At last, the smashy-smashiest superhero has arrived on the big screen.  Eagerly anticipated and promoted as this summer's blockbuster, the big green meanie leaps from the pages of the comics and serves up a heaping pile of destruction.

But, even it good?  In a word...well, not really, but kinda sorta...actually, that's a few words. 

The Hulk features a computer graphic for the main character.  While the Hulk's alter-ego, Bruce Banner, is played by a real live flesh-and-blood human (Eric Bana from Black Hawk Down), the Hulk himself is all computers.  This has grown in popularity, most recently with Neo (in The Matrix Reloaded) and Spiderman (in Spiderman).  In those two films, however, they did occasionally use a real person.  The trouble never looks convincing.  Computer graphics and animation are great, but they have not successfully learned to make it look like a real person.  They're not even close.  The dinosaurs in Jurassic Park from 10 years ago are more realistic looking than their superhero counterparts.  What you end up with is the feeling that you're watching a computer game.  In fact, in a few scenes you get to see the Hulk on a video screen, and it looks exactly like the Xbox game. 

This becomes a major issue for the film.  There's never a suspension of disbelief, and the audience is conscious of how every shot was done.  The eye isn't fooled for a second by what is real and what is computer graphic.  Had everything been computer animation, it would've been a much better film.

• _ENTRIES SUPPLIED_

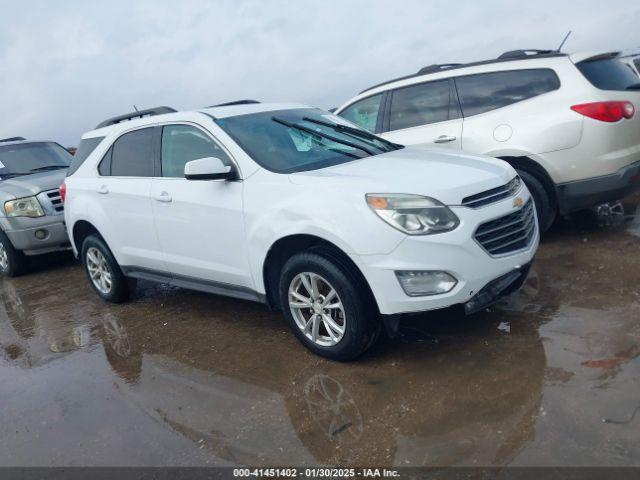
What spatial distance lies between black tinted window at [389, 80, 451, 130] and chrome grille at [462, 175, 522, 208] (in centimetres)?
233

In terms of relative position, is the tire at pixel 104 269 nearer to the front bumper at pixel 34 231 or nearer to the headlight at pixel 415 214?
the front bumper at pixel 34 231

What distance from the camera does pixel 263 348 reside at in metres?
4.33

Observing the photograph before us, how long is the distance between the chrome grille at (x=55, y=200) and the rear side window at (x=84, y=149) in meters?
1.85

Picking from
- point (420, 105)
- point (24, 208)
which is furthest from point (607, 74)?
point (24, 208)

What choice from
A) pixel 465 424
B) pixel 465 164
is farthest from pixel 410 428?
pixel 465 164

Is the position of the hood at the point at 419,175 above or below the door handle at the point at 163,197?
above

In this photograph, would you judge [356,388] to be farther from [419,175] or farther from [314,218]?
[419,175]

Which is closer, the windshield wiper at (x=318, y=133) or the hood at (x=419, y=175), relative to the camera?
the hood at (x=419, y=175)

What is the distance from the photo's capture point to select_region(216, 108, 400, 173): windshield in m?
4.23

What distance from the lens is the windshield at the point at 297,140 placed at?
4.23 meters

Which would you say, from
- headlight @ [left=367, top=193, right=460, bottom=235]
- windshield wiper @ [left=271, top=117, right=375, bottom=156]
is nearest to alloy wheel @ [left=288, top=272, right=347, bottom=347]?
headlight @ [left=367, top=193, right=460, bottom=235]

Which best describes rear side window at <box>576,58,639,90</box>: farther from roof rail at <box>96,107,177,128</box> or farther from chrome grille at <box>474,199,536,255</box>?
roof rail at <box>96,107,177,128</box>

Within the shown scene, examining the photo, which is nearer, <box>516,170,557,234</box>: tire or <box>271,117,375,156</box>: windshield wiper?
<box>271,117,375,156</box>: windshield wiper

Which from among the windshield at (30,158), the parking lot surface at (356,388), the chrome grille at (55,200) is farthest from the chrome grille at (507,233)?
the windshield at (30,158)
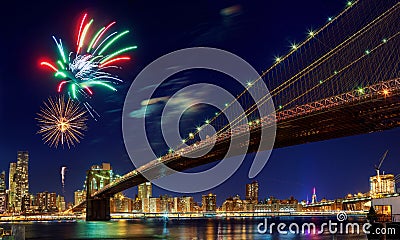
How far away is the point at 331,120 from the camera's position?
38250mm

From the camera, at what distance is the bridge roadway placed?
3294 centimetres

* * *

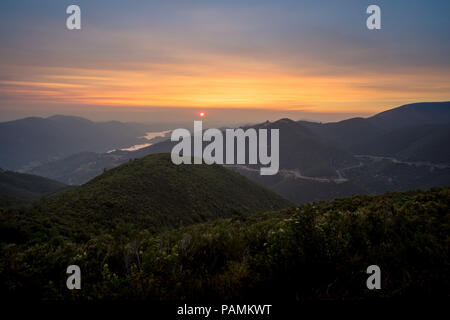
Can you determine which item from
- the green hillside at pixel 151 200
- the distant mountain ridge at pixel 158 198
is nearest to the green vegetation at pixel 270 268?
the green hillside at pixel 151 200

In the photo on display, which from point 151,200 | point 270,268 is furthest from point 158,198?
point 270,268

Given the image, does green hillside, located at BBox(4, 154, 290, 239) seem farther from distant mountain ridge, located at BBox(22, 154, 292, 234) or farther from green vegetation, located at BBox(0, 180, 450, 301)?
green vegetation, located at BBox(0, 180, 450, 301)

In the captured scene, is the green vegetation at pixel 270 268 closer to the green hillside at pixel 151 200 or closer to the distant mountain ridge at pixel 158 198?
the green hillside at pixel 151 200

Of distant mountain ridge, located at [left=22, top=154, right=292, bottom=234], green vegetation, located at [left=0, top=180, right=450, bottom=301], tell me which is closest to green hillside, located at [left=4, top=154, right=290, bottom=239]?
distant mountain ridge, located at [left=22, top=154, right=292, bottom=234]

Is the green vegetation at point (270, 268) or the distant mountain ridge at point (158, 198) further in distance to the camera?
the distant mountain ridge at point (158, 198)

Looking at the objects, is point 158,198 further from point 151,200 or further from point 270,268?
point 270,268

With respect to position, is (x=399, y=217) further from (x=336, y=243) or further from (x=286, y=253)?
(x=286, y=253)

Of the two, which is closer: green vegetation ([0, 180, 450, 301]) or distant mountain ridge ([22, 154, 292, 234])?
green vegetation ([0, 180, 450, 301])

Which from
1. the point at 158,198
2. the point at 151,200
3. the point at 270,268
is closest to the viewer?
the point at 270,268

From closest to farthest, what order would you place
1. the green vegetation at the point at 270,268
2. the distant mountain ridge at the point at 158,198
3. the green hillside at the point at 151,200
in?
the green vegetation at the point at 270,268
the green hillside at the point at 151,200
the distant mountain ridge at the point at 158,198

• _WORK TO DO_
Carry on the review of The Hulk from the point where it stops.

• _TASK ANSWER_
The acting is top notch for a comic book film.  Jennifer Connelly (star of Labyrinth, The Rocketeer, A Beautiful Mind, and several of the Masked Reviewer's private fantasy moments) plays her role as Bruce's gal very seriously, but it isn't corny.  Sam Elliott and Nick Nolte are also serious yet not over-the-top.  And Eric Bana does a great "troubled quiet guy with a beast burning inside always waiting to break free".  They don't have much to work with in terms of character, but their portrayals all seem sincere and passionate.

Nick Nolte does look an awful lot like his mug shot for his recent DWI.  Same hair.  Same wild look in his eyes.  Maybe he was just preparing for the role when he got pulled over.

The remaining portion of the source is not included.